_YOUR TASK_
Look for "Rodentia" in each line of the entries, and return the matching lines.
====
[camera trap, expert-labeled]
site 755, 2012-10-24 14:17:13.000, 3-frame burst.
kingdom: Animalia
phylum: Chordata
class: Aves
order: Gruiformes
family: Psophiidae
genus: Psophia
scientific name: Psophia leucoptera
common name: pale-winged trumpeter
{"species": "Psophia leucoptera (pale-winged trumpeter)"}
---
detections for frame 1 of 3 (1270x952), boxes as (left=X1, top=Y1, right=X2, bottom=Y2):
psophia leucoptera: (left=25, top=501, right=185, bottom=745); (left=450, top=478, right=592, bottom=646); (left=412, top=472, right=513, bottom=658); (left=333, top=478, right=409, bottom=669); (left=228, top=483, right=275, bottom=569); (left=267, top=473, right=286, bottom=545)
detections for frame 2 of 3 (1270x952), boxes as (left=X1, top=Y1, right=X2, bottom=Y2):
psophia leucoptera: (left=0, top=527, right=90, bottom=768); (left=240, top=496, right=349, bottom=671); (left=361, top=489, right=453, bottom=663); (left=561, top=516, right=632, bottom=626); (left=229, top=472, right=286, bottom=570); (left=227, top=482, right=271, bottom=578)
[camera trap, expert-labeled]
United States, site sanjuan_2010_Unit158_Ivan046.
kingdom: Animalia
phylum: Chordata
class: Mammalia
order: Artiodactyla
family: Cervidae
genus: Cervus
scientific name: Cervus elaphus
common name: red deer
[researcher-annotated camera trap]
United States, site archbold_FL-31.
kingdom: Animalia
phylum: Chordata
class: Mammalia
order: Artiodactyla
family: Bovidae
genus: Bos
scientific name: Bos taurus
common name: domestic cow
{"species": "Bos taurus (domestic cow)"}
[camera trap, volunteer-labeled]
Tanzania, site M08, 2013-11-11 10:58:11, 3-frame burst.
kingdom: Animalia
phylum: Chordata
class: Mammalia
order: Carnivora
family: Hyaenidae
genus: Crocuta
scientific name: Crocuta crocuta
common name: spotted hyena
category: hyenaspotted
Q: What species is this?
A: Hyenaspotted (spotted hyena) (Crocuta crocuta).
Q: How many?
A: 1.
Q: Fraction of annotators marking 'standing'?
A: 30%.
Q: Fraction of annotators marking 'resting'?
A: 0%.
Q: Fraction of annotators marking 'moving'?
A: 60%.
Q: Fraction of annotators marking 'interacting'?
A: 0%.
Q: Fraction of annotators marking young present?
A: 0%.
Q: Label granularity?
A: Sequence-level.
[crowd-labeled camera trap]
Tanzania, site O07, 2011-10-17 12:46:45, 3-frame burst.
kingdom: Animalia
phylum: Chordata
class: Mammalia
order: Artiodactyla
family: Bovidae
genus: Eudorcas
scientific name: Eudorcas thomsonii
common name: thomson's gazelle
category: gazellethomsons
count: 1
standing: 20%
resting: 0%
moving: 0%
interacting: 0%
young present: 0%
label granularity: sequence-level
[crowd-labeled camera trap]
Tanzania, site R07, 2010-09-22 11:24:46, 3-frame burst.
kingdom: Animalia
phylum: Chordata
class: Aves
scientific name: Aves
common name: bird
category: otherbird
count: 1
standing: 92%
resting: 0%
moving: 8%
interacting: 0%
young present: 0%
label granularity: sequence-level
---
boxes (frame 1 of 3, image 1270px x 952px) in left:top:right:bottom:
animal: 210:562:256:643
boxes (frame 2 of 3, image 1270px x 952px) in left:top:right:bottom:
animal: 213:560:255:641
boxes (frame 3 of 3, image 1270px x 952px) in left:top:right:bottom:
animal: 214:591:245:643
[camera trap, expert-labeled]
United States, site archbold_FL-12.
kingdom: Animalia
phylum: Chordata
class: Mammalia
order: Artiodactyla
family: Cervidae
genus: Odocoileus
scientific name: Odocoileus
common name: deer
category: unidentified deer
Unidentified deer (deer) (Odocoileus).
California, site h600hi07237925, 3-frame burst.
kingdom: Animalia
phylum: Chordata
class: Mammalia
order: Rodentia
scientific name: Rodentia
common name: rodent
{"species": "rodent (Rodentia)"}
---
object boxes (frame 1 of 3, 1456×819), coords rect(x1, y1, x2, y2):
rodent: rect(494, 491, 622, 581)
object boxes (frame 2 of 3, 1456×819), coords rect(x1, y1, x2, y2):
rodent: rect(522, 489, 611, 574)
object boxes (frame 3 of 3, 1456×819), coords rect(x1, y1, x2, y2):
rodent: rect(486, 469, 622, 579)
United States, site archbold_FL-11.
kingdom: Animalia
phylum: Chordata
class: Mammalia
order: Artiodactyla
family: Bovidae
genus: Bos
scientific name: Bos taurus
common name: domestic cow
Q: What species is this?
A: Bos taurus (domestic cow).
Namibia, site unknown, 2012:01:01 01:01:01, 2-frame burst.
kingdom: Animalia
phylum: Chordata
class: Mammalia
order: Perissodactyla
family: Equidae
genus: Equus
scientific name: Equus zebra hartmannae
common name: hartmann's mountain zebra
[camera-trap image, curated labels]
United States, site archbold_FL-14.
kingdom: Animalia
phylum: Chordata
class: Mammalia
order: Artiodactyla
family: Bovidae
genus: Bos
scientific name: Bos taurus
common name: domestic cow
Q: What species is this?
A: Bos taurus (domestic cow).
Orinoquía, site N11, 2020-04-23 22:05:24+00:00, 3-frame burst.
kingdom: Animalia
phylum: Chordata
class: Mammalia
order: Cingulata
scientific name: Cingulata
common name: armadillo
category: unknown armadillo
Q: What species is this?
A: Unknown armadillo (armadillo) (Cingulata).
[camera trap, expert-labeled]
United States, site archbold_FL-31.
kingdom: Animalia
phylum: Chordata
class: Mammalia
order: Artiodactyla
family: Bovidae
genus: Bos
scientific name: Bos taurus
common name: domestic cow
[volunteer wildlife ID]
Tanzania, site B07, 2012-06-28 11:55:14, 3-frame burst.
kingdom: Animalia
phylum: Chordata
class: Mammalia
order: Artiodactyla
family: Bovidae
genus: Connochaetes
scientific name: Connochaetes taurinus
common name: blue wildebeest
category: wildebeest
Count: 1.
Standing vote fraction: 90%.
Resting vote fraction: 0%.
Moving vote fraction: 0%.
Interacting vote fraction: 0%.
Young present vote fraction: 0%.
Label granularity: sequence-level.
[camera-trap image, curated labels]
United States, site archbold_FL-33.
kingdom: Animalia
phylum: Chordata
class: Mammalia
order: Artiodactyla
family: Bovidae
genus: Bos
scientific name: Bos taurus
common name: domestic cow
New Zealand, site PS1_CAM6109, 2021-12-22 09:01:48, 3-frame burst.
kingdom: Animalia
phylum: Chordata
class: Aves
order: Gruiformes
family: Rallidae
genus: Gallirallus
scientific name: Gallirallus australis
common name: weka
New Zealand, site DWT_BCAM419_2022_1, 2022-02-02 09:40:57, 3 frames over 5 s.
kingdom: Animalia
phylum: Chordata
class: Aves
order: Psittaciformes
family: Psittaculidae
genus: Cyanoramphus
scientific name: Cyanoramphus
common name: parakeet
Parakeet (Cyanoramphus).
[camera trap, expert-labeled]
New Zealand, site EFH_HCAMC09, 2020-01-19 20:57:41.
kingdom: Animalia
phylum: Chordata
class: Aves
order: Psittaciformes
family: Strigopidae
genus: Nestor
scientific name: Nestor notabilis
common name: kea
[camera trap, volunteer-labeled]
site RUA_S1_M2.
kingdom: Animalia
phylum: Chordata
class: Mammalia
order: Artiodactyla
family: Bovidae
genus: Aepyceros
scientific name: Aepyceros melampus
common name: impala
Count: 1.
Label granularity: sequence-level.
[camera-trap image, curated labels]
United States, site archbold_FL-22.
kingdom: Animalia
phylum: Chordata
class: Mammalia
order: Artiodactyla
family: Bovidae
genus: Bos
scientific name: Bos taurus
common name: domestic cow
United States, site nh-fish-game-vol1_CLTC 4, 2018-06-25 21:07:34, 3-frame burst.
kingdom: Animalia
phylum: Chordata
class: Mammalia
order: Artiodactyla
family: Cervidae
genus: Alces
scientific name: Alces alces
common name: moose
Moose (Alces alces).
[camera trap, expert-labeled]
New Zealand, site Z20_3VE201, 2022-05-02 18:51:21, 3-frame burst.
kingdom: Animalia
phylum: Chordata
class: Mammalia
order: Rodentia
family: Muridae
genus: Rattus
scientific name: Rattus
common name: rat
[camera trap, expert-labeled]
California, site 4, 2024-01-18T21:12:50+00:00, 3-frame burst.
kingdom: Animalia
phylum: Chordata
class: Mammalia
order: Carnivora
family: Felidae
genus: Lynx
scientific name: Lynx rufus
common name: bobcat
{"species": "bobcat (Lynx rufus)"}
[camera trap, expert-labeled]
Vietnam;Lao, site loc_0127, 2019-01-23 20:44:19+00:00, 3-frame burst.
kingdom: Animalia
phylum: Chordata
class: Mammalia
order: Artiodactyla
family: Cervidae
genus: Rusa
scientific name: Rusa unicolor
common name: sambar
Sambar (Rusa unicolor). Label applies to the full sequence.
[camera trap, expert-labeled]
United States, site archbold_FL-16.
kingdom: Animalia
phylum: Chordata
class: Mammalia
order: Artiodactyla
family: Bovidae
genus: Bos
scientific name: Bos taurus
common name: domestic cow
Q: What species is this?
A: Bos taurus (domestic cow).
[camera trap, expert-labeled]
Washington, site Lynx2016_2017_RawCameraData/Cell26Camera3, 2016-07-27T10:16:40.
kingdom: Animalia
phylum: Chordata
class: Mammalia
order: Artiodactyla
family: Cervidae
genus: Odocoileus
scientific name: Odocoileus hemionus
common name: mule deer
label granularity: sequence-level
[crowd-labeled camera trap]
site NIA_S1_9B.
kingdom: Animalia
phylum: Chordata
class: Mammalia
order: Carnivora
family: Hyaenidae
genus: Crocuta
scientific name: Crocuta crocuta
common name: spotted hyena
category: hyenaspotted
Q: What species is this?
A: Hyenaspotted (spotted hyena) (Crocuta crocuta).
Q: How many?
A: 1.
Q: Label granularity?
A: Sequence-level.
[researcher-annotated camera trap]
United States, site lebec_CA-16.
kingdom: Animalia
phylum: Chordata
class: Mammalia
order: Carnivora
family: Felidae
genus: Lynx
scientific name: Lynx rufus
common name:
====
_TASK RESPONSE_
order: Rodentia
scientific name: Rodentia
{"species": "rodent (Rodentia)"}
order: Rodentia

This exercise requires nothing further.